## What this task involves
Once the line containing "a man in a blue" has been written out, stop; until then, restate each line of the entries below word for word from the first.

======== Data excerpts ========

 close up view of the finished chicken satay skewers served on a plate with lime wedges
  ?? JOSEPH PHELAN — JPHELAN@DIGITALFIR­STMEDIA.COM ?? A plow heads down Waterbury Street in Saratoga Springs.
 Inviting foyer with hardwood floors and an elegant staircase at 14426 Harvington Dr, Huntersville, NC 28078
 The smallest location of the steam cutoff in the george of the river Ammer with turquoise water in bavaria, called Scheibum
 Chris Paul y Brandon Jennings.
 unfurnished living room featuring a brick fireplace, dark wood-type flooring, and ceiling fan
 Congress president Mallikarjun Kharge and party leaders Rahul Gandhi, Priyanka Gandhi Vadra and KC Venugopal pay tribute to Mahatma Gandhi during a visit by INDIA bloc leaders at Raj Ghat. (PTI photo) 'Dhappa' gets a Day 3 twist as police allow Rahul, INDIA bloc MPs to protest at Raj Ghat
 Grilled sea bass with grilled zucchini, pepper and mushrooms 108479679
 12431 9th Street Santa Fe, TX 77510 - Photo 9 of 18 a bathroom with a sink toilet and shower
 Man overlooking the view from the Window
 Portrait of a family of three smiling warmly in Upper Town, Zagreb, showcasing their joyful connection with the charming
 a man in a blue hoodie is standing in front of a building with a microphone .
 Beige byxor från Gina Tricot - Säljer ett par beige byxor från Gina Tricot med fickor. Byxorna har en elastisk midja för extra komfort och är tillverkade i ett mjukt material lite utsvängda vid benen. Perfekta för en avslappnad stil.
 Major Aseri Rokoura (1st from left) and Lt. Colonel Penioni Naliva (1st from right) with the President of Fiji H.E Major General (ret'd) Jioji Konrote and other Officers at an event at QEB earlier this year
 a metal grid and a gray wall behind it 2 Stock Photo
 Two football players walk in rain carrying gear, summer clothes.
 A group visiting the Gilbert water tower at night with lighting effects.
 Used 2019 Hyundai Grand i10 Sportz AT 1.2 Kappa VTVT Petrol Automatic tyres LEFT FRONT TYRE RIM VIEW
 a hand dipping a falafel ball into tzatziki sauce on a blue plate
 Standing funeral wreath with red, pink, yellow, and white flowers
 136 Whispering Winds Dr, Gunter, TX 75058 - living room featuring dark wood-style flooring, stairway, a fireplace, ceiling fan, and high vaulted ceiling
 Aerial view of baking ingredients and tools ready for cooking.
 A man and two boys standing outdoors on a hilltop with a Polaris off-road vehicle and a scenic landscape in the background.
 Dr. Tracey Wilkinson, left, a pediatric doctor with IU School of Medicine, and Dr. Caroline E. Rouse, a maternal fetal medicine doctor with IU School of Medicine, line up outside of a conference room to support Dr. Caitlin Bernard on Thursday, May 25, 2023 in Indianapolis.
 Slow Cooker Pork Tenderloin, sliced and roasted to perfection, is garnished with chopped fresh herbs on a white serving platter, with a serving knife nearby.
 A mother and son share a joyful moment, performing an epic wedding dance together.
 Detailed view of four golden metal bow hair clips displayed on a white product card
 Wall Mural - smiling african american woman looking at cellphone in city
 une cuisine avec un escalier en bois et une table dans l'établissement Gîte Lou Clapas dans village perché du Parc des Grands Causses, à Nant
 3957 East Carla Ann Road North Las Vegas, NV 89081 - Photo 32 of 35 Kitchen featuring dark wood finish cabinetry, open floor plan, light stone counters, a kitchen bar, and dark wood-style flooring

========

## Response area
 close up view of the finished chicken satay skewers served on a plate with lime wedges
  ?? JOSEPH PHELAN — JPHELAN@DIGITALFIR­STMEDIA.COM ?? A plow heads down Waterbury Street in Saratoga Springs.
 Inviting foyer with hardwood floors and an elegant staircase at 14426 Harvington Dr, Huntersville, NC 28078
 The smallest location of the steam cutoff in the george of the river Ammer with turquoise water in bavaria, called Scheibum
 Chris Paul y Brandon Jennings.
 unfurnished living room featuring a brick fireplace, dark wood-type flooring, and ceiling fan
 Congress president Mallikarjun Kharge and party leaders Rahul Gandhi, Priyanka Gandhi Vadra and KC Venugopal pay tribute to Mahatma Gandhi during a visit by INDIA bloc leaders at Raj Ghat. (PTI photo) 'Dhappa' gets a Day 3 twist as police allow Rahul, INDIA bloc MPs to protest at Raj Ghat
 Grilled sea bass with grilled zucchini, pepper and mushrooms 108479679
 12431 9th Street Santa Fe, TX 77510 - Photo 9 of 18 a bathroom with a sink toilet and shower
 Man overlooking the view from the Window
 Portrait of a family of three smiling warmly in Upper Town, Zagreb, showcasing their joyful connection with the charming
 a man in a blue hoodie is standing in front of a building with a microphone .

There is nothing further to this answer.